**DATASET CONTENT**
....................
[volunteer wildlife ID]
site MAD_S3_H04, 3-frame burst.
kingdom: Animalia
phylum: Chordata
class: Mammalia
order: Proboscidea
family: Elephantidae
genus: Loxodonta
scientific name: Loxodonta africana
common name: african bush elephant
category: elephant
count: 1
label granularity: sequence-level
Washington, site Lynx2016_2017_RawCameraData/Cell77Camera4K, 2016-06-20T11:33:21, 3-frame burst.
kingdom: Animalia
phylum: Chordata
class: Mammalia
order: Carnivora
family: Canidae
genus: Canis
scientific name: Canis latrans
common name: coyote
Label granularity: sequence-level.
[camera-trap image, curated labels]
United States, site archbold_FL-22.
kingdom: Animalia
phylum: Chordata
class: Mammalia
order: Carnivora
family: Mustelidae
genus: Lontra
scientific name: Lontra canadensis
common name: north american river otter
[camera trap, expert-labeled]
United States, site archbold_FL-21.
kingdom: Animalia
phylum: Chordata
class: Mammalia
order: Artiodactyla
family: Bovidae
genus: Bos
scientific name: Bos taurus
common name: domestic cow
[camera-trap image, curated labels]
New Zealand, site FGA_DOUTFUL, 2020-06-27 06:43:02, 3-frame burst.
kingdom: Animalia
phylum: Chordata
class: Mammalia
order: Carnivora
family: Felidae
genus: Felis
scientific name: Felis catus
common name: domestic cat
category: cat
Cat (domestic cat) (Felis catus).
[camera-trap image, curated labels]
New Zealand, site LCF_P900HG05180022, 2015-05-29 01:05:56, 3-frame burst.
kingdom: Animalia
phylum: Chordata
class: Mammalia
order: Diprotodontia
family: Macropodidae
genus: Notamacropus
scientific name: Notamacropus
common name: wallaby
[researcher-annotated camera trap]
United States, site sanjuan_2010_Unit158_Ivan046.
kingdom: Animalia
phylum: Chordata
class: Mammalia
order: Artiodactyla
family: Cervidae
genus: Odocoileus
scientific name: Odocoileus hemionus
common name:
....................
**WHAT YOU WILL DO**
Write the whole listing out again. Keep every line exactly as it is.

**RESPONSE AREA**
[volunteer wildlife ID]
site MAD_S3_H04, 3-frame burst.
kingdom: Animalia
phylum: Chordata
class: Mammalia
order: Proboscidea
family: Elephantidae
genus: Loxodonta
scientific name: Loxodonta africana
common name: african bush elephant
category: elephant
count: 1
label granularity: sequence-level
Washington, site Lynx2016_2017_RawCameraData/Cell77Camera4K, 2016-06-20T11:33:21, 3-frame burst.
kingdom: Animalia
phylum: Chordata
class: Mammalia
order: Carnivora
family: Canidae
genus: Canis
scientific name: Canis latrans
common name: coyote
Label granularity: sequence-level.
[camera-trap image, curated labels]
United States, site archbold_FL-22.
kingdom: Animalia
phylum: Chordata
class: Mammalia
order: Carnivora
family: Mustelidae
genus: Lontra
scientific name: Lontra canadensis
common name: north american river otter
[camera trap, expert-labeled]
United States, site archbold_FL-21.
kingdom: Animalia
phylum: Chordata
class: Mammalia
order: Artiodactyla
family: Bovidae
genus: Bos
scientific name: Bos taurus
common name: domestic cow
[camera-trap image, curated labels]
New Zealand, site FGA_DOUTFUL, 2020-06-27 06:43:02, 3-frame burst.
kingdom: Animalia
phylum: Chordata
class: Mammalia
order: Carnivora
family: Felidae
genus: Felis
scientific name: Felis catus
common name: domestic cat
category: cat
Cat (domestic cat) (Felis catus).
[camera-trap image, curated labels]
New Zealand, site LCF_P900HG05180022, 2015-05-29 01:05:56, 3-frame burst.
kingdom: Animalia
phylum: Chordata
class: Mammalia
order: Diprotodontia
family: Macropodidae
genus: Notamacropus
scientific name: Notamacropus
common name: wallaby
[researcher-annotated camera trap]
United States, site sanjuan_2010_Unit158_Ivan046.
kingdom: Animalia
phylum: Chordata
class: Mammalia
order: Artiodactyla
family: Cervidae
genus: Odocoileus
scientific name: Odocoileus hemionus
common name:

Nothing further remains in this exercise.